* Aim of the exercise *
Repeat every row below verbatim, omitting the pictures from your output.

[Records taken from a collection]
[Start]

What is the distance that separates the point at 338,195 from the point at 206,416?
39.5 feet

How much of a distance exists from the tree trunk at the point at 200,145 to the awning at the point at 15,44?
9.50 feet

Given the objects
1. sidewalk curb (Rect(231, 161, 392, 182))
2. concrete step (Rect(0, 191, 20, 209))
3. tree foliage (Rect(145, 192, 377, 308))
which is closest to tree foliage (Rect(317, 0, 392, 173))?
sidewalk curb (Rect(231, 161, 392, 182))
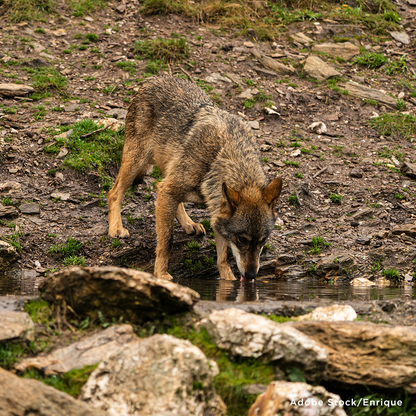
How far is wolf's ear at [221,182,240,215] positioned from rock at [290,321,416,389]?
259cm

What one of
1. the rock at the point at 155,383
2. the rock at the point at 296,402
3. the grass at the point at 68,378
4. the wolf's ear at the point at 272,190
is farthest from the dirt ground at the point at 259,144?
the rock at the point at 296,402

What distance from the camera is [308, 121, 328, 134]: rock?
35.5 feet

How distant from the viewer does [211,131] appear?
22.3 feet

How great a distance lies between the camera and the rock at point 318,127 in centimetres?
1081

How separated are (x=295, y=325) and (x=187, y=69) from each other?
31.2 feet

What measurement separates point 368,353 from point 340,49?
11.9m

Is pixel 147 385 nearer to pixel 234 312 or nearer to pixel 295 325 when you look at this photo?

[End]

* Solution to this exercise *
What is the distance that separates the point at 338,195 from the point at 206,416?
39.5 feet

How much of a distance exists from the tree trunk at the point at 200,145 to the awning at the point at 15,44?
9.50 feet

Given the objects
1. sidewalk curb (Rect(231, 161, 392, 182))
2. concrete step (Rect(0, 191, 20, 209))
3. tree foliage (Rect(145, 192, 377, 308))
which is closest to tree foliage (Rect(317, 0, 392, 173))?
sidewalk curb (Rect(231, 161, 392, 182))
How far is wolf's ear at [221,182,240,215] positioned from rock at [290,321,416,389]?
259cm

What one of
1. the rock at the point at 155,383
2. the rock at the point at 296,402
3. the grass at the point at 68,378
4. the wolf's ear at the point at 272,190
is farthest from the dirt ground at the point at 259,144?
the rock at the point at 296,402

What distance from the camera is [308, 121, 328, 134]: rock?
35.5 feet

How distant from the viewer does [211,131] appear?
22.3 feet

How great a distance lies between the camera and the rock at point 318,127 in centimetres?
1081

How separated are (x=295, y=325) and (x=187, y=69) from each other?
31.2 feet

What measurement separates point 368,353 from point 340,49?
11.9m

Is pixel 147 385 nearer to pixel 234 312 or nearer to pixel 295 325 when you look at this photo?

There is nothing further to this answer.